彼の存在なくして現代の日本経済はあり得ないと言っても過言ではない彼の多数の功績の中でも今回は以下の赤字のものだけは必ず押さえましょう!
- 500以上の企業の経営や設立に携わる
例:第一国立銀行(日本最古の銀行であり、現在のみずほ銀行)を創立
東京商法会議所(現在の東京商工会議所)を創立
東京株式取引所(現在の東京証券取引所)を創立
その他、日本郵船会社や日本鉄道会社など様々な企業に関わっています - 600以上の教育機関や社会公共事業にも携わる
- 大蔵省(現在の財務省・金融庁)の官僚として様々な政策に関わる
農民の子として生まれた渋沢栄一はその手腕を認められたことで、江戸幕府の第15代将軍となる徳川慶喜に仕えて後に明治政府で官僚となるという大出世を果たし、後に実業家として多くの企業の経営や設立にも携わりました。

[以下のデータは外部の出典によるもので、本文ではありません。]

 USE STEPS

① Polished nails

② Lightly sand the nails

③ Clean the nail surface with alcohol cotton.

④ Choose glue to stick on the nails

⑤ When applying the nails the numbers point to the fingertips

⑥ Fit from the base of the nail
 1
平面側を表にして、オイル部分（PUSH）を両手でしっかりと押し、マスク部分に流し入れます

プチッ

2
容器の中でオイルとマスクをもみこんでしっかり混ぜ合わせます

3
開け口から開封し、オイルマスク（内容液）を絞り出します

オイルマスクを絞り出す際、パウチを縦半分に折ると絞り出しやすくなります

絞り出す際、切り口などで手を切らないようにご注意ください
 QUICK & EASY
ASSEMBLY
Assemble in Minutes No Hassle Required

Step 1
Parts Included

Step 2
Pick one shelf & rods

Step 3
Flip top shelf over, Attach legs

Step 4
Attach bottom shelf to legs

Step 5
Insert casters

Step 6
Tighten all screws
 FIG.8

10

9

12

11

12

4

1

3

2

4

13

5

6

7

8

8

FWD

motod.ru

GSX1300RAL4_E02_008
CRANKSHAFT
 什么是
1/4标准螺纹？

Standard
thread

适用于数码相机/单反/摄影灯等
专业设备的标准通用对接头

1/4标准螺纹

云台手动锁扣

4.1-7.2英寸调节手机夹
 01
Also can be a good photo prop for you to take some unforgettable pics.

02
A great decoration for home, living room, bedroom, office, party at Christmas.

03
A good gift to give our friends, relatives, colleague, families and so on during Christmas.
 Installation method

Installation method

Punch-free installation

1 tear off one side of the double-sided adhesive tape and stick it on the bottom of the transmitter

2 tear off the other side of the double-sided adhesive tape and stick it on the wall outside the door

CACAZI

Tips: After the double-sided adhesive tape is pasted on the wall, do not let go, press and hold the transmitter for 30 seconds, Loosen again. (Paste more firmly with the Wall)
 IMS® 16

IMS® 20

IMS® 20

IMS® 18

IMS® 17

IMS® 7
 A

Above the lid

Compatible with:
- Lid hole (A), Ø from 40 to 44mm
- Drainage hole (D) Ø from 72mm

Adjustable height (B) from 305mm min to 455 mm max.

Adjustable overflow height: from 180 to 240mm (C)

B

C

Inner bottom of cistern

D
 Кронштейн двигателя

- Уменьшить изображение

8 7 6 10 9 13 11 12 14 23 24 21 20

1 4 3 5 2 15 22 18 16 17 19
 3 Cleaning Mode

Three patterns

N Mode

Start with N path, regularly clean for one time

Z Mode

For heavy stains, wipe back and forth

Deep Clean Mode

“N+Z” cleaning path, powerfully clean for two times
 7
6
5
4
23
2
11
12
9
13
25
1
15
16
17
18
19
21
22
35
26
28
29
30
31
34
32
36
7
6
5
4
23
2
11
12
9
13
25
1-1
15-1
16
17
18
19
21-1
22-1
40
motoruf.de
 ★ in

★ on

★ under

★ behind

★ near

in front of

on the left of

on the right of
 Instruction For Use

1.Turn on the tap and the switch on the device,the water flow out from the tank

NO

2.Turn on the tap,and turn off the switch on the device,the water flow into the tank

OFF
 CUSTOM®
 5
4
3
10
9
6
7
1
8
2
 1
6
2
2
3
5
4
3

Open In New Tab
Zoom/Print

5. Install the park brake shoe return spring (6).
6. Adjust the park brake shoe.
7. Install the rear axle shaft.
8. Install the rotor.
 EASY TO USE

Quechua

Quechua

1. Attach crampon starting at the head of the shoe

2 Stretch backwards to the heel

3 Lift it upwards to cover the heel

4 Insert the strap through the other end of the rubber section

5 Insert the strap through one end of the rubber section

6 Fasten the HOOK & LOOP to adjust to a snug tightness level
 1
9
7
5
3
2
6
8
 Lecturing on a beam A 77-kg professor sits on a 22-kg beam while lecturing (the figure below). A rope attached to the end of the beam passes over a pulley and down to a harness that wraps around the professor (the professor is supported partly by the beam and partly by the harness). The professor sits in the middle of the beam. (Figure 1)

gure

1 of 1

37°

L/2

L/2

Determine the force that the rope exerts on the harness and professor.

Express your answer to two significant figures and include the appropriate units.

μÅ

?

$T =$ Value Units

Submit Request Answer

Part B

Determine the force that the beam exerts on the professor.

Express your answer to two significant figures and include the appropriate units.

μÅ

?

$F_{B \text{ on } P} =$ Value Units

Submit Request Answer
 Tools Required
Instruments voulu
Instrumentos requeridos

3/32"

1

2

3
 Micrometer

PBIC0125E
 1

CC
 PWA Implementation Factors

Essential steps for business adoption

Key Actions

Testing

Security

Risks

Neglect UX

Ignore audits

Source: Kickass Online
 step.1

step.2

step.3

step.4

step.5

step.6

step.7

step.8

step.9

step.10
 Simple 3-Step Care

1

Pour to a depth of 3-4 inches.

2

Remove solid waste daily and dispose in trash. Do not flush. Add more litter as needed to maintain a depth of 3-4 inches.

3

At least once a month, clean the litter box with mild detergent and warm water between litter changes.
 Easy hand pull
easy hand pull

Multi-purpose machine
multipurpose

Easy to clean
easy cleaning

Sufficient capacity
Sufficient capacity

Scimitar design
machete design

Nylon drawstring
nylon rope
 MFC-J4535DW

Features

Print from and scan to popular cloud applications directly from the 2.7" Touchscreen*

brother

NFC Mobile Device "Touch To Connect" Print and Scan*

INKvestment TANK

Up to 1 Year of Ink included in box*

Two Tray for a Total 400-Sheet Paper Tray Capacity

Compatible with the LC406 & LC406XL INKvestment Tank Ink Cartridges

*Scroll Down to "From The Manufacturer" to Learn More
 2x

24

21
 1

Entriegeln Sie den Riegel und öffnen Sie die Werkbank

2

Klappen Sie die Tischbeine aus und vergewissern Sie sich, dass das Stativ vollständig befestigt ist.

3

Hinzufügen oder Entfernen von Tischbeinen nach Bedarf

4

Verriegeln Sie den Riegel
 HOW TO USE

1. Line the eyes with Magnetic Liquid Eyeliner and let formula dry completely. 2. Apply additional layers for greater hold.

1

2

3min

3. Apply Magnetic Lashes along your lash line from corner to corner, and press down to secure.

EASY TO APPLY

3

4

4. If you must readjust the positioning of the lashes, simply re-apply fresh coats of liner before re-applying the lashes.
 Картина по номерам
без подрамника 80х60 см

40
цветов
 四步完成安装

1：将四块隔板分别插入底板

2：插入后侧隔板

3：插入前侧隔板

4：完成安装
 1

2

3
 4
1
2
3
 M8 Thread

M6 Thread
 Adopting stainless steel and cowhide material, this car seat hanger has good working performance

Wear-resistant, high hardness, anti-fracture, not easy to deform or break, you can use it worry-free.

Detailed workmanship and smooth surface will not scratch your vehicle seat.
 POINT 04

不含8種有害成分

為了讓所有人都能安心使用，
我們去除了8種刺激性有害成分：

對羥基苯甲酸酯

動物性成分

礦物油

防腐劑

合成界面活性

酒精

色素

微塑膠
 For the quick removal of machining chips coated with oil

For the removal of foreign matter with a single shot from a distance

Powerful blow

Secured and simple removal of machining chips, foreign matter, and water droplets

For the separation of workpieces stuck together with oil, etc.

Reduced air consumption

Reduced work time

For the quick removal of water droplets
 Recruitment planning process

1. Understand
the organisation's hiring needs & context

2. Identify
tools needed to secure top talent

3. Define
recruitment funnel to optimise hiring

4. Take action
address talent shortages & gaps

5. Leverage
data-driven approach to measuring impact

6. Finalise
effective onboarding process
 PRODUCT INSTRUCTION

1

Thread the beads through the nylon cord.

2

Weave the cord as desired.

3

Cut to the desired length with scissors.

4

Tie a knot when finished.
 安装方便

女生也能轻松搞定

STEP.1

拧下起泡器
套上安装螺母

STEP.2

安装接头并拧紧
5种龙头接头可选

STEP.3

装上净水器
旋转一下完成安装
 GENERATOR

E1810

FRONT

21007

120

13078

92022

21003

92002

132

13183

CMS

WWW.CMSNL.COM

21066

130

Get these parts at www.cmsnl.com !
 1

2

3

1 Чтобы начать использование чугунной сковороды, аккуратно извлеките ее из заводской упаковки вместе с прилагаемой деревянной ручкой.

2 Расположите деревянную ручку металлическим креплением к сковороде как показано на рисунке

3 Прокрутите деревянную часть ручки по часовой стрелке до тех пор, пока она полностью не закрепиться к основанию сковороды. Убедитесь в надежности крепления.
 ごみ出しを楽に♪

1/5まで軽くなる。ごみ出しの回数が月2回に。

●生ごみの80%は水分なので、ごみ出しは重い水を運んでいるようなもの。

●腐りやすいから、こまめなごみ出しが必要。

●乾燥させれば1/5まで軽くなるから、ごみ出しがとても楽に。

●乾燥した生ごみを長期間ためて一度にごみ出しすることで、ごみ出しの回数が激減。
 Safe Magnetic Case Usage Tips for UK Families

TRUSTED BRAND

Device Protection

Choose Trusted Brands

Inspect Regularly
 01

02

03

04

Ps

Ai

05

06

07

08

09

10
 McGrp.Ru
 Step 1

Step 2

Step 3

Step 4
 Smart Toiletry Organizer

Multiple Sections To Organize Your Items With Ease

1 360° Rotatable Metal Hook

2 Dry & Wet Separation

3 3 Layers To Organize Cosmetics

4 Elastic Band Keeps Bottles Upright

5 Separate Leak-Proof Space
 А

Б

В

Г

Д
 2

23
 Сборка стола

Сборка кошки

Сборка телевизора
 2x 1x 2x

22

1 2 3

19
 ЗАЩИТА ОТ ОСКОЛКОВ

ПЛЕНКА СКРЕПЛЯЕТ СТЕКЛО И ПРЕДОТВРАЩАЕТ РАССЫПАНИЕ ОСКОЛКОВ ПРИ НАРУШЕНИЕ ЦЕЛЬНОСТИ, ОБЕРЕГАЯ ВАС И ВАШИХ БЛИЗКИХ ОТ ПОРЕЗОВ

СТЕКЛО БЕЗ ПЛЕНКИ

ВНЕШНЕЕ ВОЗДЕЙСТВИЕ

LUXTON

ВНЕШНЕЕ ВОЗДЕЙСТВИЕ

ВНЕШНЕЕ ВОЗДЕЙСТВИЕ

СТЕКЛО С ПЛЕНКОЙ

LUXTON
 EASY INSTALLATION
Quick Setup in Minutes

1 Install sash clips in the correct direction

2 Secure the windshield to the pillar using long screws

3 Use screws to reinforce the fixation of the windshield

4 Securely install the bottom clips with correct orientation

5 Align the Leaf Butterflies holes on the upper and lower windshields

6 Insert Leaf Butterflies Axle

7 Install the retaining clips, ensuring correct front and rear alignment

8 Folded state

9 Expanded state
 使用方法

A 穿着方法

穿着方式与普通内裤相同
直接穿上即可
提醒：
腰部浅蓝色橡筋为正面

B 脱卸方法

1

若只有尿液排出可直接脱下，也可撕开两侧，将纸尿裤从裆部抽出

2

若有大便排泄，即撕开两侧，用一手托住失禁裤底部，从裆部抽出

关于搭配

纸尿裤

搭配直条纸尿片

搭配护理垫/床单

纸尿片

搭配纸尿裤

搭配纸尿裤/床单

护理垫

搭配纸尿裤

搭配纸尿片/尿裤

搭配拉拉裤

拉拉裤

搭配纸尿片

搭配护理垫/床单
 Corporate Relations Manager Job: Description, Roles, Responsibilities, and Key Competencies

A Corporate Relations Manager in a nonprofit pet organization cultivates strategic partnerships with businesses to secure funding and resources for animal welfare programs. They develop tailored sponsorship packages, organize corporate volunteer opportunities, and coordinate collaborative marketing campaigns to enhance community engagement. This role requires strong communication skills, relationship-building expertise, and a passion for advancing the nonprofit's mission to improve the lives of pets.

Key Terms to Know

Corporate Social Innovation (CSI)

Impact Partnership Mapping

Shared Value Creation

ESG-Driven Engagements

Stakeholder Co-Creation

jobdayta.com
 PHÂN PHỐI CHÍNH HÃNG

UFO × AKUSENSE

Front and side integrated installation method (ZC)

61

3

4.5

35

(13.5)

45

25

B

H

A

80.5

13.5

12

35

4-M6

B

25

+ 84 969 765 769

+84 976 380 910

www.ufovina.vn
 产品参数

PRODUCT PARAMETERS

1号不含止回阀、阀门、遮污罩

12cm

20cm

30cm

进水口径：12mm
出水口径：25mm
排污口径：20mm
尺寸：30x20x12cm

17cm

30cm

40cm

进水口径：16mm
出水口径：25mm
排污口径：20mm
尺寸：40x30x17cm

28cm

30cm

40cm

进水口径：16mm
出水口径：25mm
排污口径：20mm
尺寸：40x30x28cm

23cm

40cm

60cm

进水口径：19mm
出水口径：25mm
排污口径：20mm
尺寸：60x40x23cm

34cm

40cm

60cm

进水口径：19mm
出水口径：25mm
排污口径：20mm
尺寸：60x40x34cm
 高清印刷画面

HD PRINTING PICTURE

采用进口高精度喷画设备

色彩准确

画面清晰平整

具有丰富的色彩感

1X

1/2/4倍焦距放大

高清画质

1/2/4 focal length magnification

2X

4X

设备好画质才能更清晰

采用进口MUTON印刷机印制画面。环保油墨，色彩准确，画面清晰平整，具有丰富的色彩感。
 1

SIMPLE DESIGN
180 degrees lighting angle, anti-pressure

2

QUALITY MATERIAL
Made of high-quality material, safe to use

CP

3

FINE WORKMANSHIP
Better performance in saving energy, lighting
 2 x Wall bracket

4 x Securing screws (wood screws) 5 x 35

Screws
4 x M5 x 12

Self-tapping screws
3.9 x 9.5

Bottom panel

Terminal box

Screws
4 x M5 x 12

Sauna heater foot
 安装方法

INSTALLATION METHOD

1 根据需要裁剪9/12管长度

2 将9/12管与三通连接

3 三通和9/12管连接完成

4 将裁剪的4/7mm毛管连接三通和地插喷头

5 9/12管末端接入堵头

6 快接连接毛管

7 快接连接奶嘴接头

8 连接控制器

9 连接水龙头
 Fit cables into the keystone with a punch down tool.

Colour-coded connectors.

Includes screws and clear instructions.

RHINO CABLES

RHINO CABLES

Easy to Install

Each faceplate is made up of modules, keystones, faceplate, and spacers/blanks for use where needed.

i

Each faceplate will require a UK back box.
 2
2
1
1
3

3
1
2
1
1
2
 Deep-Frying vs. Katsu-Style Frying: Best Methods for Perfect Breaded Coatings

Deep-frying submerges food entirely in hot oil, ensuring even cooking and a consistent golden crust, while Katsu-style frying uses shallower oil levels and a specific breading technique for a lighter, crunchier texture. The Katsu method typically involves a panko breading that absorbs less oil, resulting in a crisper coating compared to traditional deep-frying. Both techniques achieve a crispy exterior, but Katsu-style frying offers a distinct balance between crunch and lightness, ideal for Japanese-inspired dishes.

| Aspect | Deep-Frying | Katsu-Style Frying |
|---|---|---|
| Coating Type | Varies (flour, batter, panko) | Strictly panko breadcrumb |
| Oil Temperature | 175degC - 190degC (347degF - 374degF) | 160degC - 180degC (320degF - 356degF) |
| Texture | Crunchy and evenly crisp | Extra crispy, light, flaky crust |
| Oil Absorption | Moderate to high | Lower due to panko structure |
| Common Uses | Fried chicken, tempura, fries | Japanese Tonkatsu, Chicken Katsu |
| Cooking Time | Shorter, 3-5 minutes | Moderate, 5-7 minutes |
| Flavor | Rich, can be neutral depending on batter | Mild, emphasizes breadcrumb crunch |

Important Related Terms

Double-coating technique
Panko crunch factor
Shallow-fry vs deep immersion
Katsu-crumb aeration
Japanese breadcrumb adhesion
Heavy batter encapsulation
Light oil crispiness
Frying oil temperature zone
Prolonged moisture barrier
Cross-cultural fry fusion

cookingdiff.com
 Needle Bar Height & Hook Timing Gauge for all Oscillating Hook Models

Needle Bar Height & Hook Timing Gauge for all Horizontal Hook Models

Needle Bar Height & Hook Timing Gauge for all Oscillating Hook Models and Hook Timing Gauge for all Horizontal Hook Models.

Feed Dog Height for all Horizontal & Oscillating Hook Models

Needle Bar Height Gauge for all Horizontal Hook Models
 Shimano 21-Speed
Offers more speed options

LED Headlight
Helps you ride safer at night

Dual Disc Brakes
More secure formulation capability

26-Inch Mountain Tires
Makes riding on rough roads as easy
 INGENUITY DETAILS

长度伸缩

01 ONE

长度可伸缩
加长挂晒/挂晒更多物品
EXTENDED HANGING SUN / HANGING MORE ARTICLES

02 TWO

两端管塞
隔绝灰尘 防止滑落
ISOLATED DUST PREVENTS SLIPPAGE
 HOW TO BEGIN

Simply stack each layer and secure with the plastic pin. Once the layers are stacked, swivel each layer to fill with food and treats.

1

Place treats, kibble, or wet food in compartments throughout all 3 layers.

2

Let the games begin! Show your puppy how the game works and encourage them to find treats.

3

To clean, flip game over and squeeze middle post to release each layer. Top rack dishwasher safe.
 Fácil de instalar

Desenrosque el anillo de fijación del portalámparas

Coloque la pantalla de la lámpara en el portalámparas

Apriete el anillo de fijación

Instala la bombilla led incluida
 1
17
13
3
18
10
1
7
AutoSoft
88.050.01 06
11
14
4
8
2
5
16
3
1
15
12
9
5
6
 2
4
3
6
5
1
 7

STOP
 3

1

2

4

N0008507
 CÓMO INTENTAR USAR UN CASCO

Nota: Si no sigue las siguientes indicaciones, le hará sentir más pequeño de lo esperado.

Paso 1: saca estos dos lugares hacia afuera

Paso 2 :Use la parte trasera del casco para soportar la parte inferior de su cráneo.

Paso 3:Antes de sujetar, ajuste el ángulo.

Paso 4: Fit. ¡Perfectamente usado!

そんな渋沢栄一が「近代日本経済の父」と呼ばれる所以は彼が経営や設立に関わった企業の数とその重要度にあります。
彼が携わった企業はここでは挙げきれないほど多いですが、気になる人は一度調べてみてみるのも面白いと思います。
「え!?これの企業にも関わっているの!?」となるはずです。
そんな中でも特に第一国立銀行の創立に携わったのは有名ですので知らなかった人は是非この機会に覚えておきましょう!
まとめ
それでは今回見てきた3人の要点を簡単に整理しましょう!
- 北里柴三郎→世界で初めて破傷風の純粋培養に成功し、血清療法を発見
- 津田梅子→日本初の女子留学生であり、現在の津田塾大学を創設
- 渋沢栄一→日本最古の銀行である第一国立銀行など500以上の企業の経営・設立に携わる
とりあえずこれさえ押さえておけば、新紙幣に変わってから全く知らずに恥ずかしい思いをするようなことはないと思います。
もし新紙幣に変わってからも知らない人がいたら、これを見た皆さんが教えてあげれば尊敬されること間違いなしでしょう!